Structural values in health economics data
Hello everybody and welcome to my second post of the year. I try to be as consistent as possible with these monthly updates as I would like to keep my blog alive and hopefully post something interesting for somebody involved in data analysis tasks. So, continuing the thread of the past posts, I would like today to deal with a common problem affecting health economics outcome data (e.g. QALYs and Total costs), especially in the context of trial-based cost-effectiveness analysis. The last few times we saw why statistical idiosyncrasies, such as correlation and skewness, represent a possible issue when modelling the data and require the adoption of specific methods to deal with them. Today we take a step further and look at a specific problem which often occurs with individual health economics data: the presence of structural values for the outcome variables, i.e. there is some ceiling effects at one of the boundary of the observed data distributions.

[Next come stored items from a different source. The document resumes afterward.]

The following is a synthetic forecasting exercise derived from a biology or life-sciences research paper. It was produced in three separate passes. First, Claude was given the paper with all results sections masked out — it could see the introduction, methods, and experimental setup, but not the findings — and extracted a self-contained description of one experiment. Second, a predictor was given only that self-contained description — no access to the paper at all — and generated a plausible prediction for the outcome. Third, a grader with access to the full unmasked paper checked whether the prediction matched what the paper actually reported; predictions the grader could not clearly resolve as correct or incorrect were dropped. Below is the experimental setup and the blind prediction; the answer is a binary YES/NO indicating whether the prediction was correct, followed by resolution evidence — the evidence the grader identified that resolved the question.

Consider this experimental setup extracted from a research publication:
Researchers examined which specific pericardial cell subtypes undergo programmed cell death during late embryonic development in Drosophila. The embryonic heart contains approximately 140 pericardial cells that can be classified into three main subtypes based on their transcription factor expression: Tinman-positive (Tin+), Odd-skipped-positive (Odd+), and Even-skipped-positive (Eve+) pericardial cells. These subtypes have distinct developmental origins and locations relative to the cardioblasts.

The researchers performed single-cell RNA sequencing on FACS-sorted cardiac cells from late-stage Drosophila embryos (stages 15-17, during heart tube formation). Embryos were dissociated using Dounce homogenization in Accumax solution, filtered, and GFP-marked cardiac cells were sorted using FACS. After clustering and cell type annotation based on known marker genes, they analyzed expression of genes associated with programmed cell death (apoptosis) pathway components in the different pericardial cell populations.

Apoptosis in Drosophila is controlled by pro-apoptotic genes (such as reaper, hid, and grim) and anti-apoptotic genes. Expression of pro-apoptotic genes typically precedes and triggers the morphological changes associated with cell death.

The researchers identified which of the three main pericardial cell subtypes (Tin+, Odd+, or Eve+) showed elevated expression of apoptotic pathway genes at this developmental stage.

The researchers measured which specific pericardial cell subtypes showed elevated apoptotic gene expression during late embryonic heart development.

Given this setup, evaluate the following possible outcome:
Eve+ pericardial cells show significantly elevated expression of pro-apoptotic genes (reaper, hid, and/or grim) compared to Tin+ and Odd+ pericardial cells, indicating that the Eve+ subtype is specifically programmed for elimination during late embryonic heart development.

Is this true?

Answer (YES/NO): NO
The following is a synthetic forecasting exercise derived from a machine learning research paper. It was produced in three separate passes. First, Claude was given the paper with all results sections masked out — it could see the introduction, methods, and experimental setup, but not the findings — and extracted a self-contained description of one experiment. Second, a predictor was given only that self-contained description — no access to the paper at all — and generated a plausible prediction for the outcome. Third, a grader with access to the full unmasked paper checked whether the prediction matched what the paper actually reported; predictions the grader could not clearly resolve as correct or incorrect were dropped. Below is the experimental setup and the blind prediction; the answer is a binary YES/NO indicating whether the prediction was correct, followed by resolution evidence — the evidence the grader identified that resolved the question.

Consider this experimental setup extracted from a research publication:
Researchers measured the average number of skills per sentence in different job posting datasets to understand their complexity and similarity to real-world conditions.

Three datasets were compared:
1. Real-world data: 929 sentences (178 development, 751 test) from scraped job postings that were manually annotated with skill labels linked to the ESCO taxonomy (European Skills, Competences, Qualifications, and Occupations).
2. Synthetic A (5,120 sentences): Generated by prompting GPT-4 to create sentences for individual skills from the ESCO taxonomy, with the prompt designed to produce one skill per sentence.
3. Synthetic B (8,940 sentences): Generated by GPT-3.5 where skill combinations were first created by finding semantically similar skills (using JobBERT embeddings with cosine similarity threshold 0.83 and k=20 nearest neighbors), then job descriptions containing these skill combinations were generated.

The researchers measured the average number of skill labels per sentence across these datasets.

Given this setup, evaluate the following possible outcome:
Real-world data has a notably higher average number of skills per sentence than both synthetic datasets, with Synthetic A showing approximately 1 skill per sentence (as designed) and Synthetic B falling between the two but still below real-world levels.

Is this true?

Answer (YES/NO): NO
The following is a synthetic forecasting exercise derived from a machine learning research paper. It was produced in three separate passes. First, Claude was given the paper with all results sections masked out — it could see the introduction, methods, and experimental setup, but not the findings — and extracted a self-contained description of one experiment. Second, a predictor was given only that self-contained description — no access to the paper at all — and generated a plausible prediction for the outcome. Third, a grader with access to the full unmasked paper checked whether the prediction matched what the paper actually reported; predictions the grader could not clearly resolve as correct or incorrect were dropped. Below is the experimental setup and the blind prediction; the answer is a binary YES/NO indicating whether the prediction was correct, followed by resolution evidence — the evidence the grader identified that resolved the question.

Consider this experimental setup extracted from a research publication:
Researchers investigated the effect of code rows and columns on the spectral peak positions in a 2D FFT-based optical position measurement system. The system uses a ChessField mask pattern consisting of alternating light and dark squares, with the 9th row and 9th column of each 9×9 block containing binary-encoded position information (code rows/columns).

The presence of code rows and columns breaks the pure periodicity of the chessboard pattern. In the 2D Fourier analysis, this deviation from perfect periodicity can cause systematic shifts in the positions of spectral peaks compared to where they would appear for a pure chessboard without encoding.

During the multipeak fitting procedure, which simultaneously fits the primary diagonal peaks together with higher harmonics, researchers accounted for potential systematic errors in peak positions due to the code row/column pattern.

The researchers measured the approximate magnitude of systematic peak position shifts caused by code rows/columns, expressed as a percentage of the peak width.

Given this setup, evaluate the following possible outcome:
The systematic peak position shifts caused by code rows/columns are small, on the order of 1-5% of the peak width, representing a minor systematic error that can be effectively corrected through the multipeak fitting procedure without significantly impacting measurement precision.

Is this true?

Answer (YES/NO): YES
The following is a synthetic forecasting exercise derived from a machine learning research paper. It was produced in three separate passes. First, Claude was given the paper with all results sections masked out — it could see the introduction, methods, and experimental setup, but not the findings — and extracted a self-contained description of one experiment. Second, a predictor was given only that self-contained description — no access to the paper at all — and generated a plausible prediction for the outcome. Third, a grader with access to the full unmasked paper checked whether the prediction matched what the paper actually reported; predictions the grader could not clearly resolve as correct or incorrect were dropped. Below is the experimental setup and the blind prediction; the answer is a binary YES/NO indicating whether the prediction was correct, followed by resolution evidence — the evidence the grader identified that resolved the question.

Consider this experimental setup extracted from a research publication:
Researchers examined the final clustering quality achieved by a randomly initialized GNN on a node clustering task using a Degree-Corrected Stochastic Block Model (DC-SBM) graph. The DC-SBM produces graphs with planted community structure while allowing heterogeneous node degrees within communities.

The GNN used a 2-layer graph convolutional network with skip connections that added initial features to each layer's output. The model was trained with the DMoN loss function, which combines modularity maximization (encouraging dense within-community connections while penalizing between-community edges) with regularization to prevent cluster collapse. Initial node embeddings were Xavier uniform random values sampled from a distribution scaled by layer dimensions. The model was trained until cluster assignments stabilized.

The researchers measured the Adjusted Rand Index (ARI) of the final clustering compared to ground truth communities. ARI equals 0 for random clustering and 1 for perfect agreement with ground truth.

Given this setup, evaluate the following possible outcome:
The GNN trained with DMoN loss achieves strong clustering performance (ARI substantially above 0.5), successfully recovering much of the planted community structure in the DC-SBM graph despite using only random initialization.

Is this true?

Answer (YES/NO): NO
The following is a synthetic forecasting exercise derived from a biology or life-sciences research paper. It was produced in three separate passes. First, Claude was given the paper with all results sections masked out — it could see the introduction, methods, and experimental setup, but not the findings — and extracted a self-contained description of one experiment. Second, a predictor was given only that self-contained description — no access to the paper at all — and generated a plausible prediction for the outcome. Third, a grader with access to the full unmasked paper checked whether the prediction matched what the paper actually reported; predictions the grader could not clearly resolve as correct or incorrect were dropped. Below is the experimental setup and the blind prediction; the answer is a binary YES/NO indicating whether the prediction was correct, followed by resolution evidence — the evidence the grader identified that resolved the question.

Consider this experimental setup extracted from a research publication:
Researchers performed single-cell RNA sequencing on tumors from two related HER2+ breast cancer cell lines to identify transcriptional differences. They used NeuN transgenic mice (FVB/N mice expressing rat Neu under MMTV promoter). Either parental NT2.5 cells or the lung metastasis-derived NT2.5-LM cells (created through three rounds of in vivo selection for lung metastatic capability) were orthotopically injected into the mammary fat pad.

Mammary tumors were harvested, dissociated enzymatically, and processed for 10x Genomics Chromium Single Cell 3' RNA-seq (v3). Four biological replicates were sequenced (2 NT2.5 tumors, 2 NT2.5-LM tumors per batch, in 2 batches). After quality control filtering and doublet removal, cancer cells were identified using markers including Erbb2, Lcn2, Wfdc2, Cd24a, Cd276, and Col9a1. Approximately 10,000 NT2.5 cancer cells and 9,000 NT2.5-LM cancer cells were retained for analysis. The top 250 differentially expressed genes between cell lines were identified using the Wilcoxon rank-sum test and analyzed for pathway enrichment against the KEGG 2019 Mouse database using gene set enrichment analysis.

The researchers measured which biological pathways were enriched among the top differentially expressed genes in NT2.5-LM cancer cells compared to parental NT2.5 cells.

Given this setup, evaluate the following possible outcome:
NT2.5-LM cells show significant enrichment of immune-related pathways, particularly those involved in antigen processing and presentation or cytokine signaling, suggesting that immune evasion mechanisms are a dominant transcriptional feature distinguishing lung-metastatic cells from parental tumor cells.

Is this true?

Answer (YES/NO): NO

Typical examples of such values are people associated with zero total costs or one QALY (perfect health status) which are located at the boundaries of the range of possible values that such variables may take, namely lower bound for costs and upper bound for QALYs. When the proportions of the individuals associated with these specific values is small, then hey typically do not cause large problems in that they can be simply treated as other values (e.g. using Normal distributions) or some simple tricks can be implemented to ensure they do not cause an issue when fitting the model (e.g. add/subtract small constant to all individual outcomes to ensure the fitting of alternative parametric distributions). However, it is often the case that the proportions of individuals associated with these values is considerable (e.g. above 20-30%), therefore implying the existence in the data of a “subset” of cases that have clearly distinct outcome values from all the others. They can then be defined as “structural” in the sense that they relate to specific sub-population conditions (e.g. those in perfect health or experiencing no costs) that are clearly different form the others and whose typical characteristics need to be properly recognised and taken into account at the modelling stage of the analysis (they cannot be treated as the others!).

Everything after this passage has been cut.